I was looking for a new way to handle multiple incoming reverse shells. My shells needed to be encrypted and I preferred not to use Metasploit in this case. Because of the way I was deploying my implants, I wasn’t able to use separate incoming port numbers or other ways of directing the traffic to multiple listeners.

Obviously, it’s important to keep each reverse shell separated, so I couldn’t just have a listener redirecting all the connections to STDIN/STDOUT. I also didn’t want to wait for sessions serially – obviously I wanted to be connected to all of my implants simultaneously. (And allow them to disconnect/reconnect as needed due to loss of network connectivity.)

As I was thinking about the problem, I realized that I basically wanted tmux for reverse shells. So I began to wonder if there was some way to connect openssl s_server or something similar to tmux. Given the limitations of s_server, I started looking at socat. Despite it’s versatility, I’ve actually only used it once or twice before this, so I spent a fair bit of time reading the man page and the examples.

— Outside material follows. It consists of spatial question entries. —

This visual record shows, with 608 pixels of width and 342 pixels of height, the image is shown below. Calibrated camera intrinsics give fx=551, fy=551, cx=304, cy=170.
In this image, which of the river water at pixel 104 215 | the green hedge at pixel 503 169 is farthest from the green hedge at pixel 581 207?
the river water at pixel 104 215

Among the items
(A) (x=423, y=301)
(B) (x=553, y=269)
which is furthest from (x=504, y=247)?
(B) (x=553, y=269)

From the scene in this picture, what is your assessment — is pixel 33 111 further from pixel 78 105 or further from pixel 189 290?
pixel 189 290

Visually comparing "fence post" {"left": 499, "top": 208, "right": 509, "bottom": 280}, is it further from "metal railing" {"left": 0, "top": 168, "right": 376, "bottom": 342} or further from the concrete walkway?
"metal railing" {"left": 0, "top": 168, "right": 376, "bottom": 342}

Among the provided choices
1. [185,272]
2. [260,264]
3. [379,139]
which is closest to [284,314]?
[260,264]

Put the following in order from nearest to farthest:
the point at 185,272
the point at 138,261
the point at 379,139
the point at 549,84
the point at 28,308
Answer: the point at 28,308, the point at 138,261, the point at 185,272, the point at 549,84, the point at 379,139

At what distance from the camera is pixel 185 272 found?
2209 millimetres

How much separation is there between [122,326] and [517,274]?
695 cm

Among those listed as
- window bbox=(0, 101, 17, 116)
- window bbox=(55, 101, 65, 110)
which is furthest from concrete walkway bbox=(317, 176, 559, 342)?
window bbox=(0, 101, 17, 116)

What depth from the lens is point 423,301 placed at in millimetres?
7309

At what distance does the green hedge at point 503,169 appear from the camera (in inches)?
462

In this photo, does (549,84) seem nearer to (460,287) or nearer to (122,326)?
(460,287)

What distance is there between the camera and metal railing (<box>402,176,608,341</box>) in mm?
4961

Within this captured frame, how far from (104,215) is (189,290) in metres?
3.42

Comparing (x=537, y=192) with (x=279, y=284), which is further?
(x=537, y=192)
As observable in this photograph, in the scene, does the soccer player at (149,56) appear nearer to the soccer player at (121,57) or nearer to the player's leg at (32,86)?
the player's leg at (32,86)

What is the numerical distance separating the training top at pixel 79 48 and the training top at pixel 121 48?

I couldn’t find a way to get socat to talk directly to tmux in a way that would spawn each connection as a new window (file descriptors are not passed to the newly-started process in tmux new-window), so I ended up with a strange workaround. I feel a little bit like Rube Goldberg inventing C2 software (and I need to get something more permanent and featureful eventually, but this was a quick and dirty PoC), but I’ve put together a chain of socat to get a working solution.

My implementation works by having a single socat process receive the incoming connections (forking on incoming connection), and executing a script that first starts a socat instance within tmux, and then another socat process to copy from the first to the second over a UNIX domain socket.

Yes, this is 3 socat processes. It’s a little ridiculous, but I couldn’t find a better approach. Roughly speaking, the communications flow looks a little like this:

1
TLS data <--> socat listener <--> script stdio <--> socat <--> unix socket <--> socat in tmux <--> terminal window

Getting it started is fairly simple. Begin by generating your SSL certificate. In this case, I’m using a self-signed certificate, but obviously you could go through a commercial CA, Let’s Encrypt, etc.

1
2
openssl req -newkey rsa:2048 -nodes -keyout server.key -x509 -days 30 -out server.crt
cat server.key server.crt > server.pem

Now we will create the script that is run on each incoming connection. This script needs to launch a tmux window running a socat process copying from a UNIX domain socket to stdio (in tmux), and then connecting another socat between the stdio coming in to the UNIX domain socket.

1
2
3
4
5
6
7
8
9
10
11
12
13
#!/bin/bash

SOCKDIR=$(mktemp -d)
SOCKF=${SOCKDIR}/usock

# Start tmux, if needed
tmux start
# Create window
tmux new-window "socat UNIX-LISTEN:${SOCKF},umask=0077 STDIO"
# Wait for socket
while test ! -e ${SOCKF} ; do sleep 1 ; done
# Use socat to ship data between the unix socket and STDIO.
exec socat STDIO UNIX-CONNECT:${SOCKF}

The while loop is necessary to make sure that the last socat process does not attempt to open the UNIX domain socket before it has been created by the new tmux child process.

Finally, we can launch the socat process that will accept the incoming requests (handling all the TLS steps) and execute our per-connection script:

1
socat OPENSSL-LISTEN:8443,cert=server.pem,reuseaddr,verify=0,fork EXEC:./socatscript.sh

This listens on port 8443, using the certificate and private key contained in server.pem, performs a fork() on accepting each incoming connection (so they do not block each other) and disables certificate verification (since we’re not expecting our clients to provide a certificate). On the other side, it launches our script, providing the data from the TLS connection via STDIO.

At this point, an incoming TLS connection connects, and is passed through our processes to eventually arrive on the STDIO of a new window in the running tmux server. Each connection gets its own window, allowing us to easily see and manage the connections for our implants.